▶

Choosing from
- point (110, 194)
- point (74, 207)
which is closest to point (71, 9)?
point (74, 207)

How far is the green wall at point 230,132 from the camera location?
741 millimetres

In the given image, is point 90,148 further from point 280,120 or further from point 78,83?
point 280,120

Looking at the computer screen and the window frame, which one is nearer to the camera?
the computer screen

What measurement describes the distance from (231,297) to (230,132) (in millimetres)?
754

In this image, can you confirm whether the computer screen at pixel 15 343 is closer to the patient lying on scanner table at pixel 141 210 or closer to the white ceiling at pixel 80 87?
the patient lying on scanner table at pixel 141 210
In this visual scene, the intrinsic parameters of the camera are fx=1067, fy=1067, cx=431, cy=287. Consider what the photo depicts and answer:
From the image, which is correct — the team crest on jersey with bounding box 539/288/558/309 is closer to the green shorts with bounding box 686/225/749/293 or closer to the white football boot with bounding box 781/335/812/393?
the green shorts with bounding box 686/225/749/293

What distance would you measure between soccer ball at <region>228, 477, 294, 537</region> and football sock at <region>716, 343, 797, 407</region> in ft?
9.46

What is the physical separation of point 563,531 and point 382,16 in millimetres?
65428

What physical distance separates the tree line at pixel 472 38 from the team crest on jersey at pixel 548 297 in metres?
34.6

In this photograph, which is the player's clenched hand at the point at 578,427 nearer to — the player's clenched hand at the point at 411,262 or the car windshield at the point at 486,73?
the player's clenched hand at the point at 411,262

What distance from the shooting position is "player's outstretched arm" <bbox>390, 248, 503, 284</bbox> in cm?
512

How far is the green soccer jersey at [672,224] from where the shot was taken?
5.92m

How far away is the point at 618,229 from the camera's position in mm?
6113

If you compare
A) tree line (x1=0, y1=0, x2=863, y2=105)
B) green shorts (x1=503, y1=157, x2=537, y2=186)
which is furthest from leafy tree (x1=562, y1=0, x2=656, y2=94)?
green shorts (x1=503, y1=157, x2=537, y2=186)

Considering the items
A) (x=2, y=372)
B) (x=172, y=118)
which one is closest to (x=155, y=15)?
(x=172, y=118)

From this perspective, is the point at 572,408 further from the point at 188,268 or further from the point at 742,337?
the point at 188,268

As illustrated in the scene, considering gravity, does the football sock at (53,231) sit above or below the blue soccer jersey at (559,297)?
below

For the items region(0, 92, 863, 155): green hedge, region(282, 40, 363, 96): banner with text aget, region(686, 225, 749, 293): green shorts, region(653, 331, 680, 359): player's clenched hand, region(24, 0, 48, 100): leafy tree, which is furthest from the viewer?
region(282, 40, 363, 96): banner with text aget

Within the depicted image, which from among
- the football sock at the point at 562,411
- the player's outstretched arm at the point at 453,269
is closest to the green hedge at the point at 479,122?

◀

● **REQUIREMENT**
Copy out the full listing exactly.

● **PROBLEM SOLUTION**
Choosing from
- point (110, 194)
- point (74, 207)
which is closest to point (71, 9)?
point (74, 207)

How far is the green wall at point 230,132 from the camera location?
741 millimetres

In the given image, is point 90,148 further from point 280,120 or further from point 78,83?
point 280,120

Looking at the computer screen and the window frame, which one is nearer to the camera?
the computer screen

What measurement describes the distance from (231,297) to (230,132) (in millimetres)?
754

In this image, can you confirm whether the computer screen at pixel 15 343 is closer to the patient lying on scanner table at pixel 141 210 or closer to the white ceiling at pixel 80 87?
the patient lying on scanner table at pixel 141 210
In this visual scene, the intrinsic parameters of the camera are fx=1067, fy=1067, cx=431, cy=287. Consider what the photo depicts and answer:
From the image, which is correct — the team crest on jersey with bounding box 539/288/558/309 is closer to the green shorts with bounding box 686/225/749/293 or closer to the white football boot with bounding box 781/335/812/393?
the green shorts with bounding box 686/225/749/293

What distance would you measure between soccer ball at <region>228, 477, 294, 537</region> and football sock at <region>716, 343, 797, 407</region> in ft?
9.46

What is the physical separation of point 563,531 and point 382,16 in millimetres?
65428

What physical distance separates the tree line at pixel 472 38 from the team crest on jersey at pixel 548 297 in metres?
34.6

In this photograph, which is the player's clenched hand at the point at 578,427 nearer to — the player's clenched hand at the point at 411,262 or the car windshield at the point at 486,73?
the player's clenched hand at the point at 411,262

What distance from the shooting position is "player's outstretched arm" <bbox>390, 248, 503, 284</bbox> in cm?
512

How far is the green soccer jersey at [672,224] from where the shot was taken?
5.92m

How far away is the point at 618,229 from the camera's position in mm?
6113

If you compare
A) tree line (x1=0, y1=0, x2=863, y2=105)
B) green shorts (x1=503, y1=157, x2=537, y2=186)
which is furthest from leafy tree (x1=562, y1=0, x2=656, y2=94)?
green shorts (x1=503, y1=157, x2=537, y2=186)

Considering the items
A) (x=2, y=372)
B) (x=172, y=118)
which one is closest to (x=155, y=15)?
(x=172, y=118)

From this perspective, is the point at 572,408 further from the point at 188,268 or further from the point at 742,337?
the point at 188,268

As illustrated in the scene, considering gravity, does the football sock at (53,231) sit above or below the blue soccer jersey at (559,297)?
below

For the items region(0, 92, 863, 155): green hedge, region(282, 40, 363, 96): banner with text aget, region(686, 225, 749, 293): green shorts, region(653, 331, 680, 359): player's clenched hand, region(24, 0, 48, 100): leafy tree, which is furthest from the viewer?
region(282, 40, 363, 96): banner with text aget

Within the depicted image, which from among
- the football sock at the point at 562,411
- the player's outstretched arm at the point at 453,269
is closest to the green hedge at the point at 479,122?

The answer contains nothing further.